**IL TUO COMPITO:** Nel brano sulla Guerra dei mondi, in quale data gli attori del Mercury Theatre recitarono il riadattamento del romanzo ai microfoni della CBS?

Il Centro Teatrale Bresciano propone in streaming la versione di Orson Welles della Guerra dei mondi in una riuscita mise en espace diretta da Elisabetta Pozzi
Negli anni ’20 del secolo scorso il teatro scopriva nella radio un nuovo mezzo di espressione e nasceva il radiodramma: testi teatrali concepiti non per la messinscena ma per essere letti e trasmessi via etere. Un genere letterario che può vantare autori del calibro di Samuel Beckett, Agatha Christie, Friederich Dürrenmatt e che, nonostante le alterne fortune, non si è ancora completamente estinto.
Non era un vero e proprio radiodramma ma piuttosto uno sceneggiato radiofonico il riadattamento del romanzo La guerra dei mondi di H.G. Wells che un gruppo di attori del Mercury Theatre, capeggiati da un geniale ventitreenne che rispondeva al nome di Orson Welles, recitò ai microfoni della CBS la sera del 30 ottobre 1938, seminando il panico in buona parte degli ascoltatori. L’interpretazione risultò infatti così realistica che in molti credettero realmente che i marziani stessero per invadere la terra. E non è difficile immaginare il sorriso beffardo dello stesso Welles al pensiero che il suo “piacevole scherzetto spuntato fuori da un cespuglio per spaventare gli ascoltatori con un Buh!” era probabilmente la prima “fake news” trasmessa dai media nel ‘900.
Dalla radio allo streaming il percorso è breve, soprattutto in un periodo in cui i teatri sono forzatamente chiusi. Per questo il Centro Teatrale Bresciano ha scelto di riprendere la riduzione curata da Welles della Guerra dei mondi e di riallestirla e trasmetterla in streaming per la rassegna Teatro aperto. Un ideale passaggio di testimone legato da un singolare gioco di parole che coinvolge i rispettivi protagonisti. Se infatti Wells e Welles differiscono solo per una vocale, è curioso notare che “wells” in inglese significa “pozzi” ed è proprio Elisabetta Pozzi l’anima di questa nuova edizione in veste di interprete, traduttrice e regista, nonché direttore artistico di Teatro aperto.

**VOCI FORNITE:**

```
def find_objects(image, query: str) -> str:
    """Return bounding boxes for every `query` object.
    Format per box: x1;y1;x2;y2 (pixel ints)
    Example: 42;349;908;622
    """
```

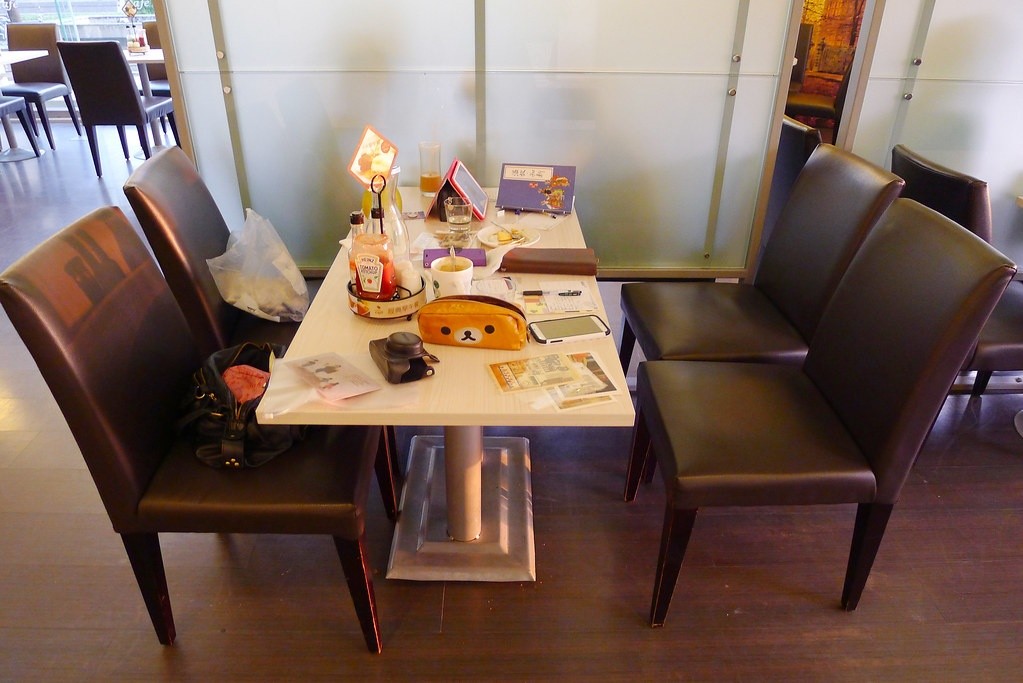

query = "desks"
0;49;50;162
236;185;635;583
121;50;168;160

**RISULTATO DEL COMPITO:** Lo recitarono la sera del 30 ottobre 1938.